**WHAT YOU WILL DO:**
What you write must be the listing below in full, word for word, minus its pictures.

**EXERCISE DATA:**
--

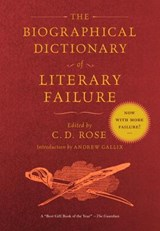 The Biographical Dictionary of Literary Failure | C. D. Rose |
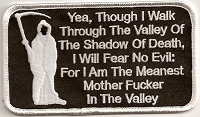 Yea, Though I walk Through Valley Of The Shadow Of Death, I Will Fear No Evil For I Am The Meanest Mother Fucker In The Valley Patch 4.5x2.5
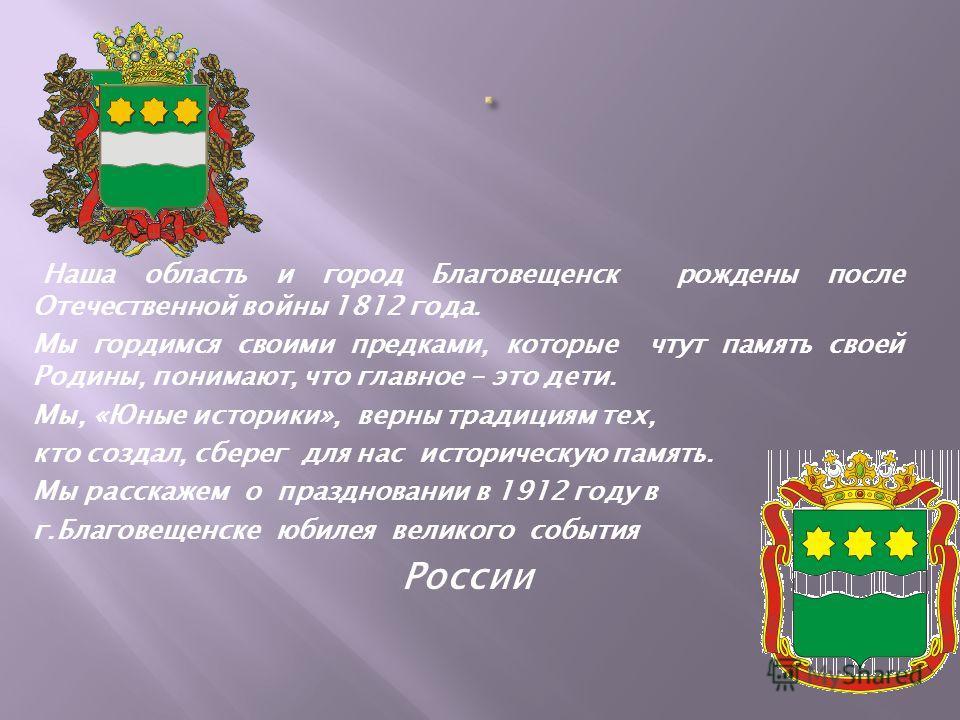Наша область и город Благовещенск рождены после Отечественной войны 1812 года. Мы гордимся своими предками, которые чтут память своей Родины, понимают, что главное – это дети. Мы, «Юные историки», верны традициям тех, кто создал, сберег для нас истор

--

**EXERCISE RESULT:**
 The Biographical Dictionary of Literary Failure | C. D. Rose |
 Yea, Though I walk Through Valley Of The Shadow Of Death, I Will Fear No Evil For I Am The Meanest Mother Fucker In The Valley Patch 4.5x2.5
Наша область и город Благовещенск рождены после Отечественной войны 1812 года. Мы гордимся своими предками, которые чтут память своей Родины, понимают, что главное – это дети. Мы, «Юные историки», верны традициям тех, кто создал, сберег для нас истор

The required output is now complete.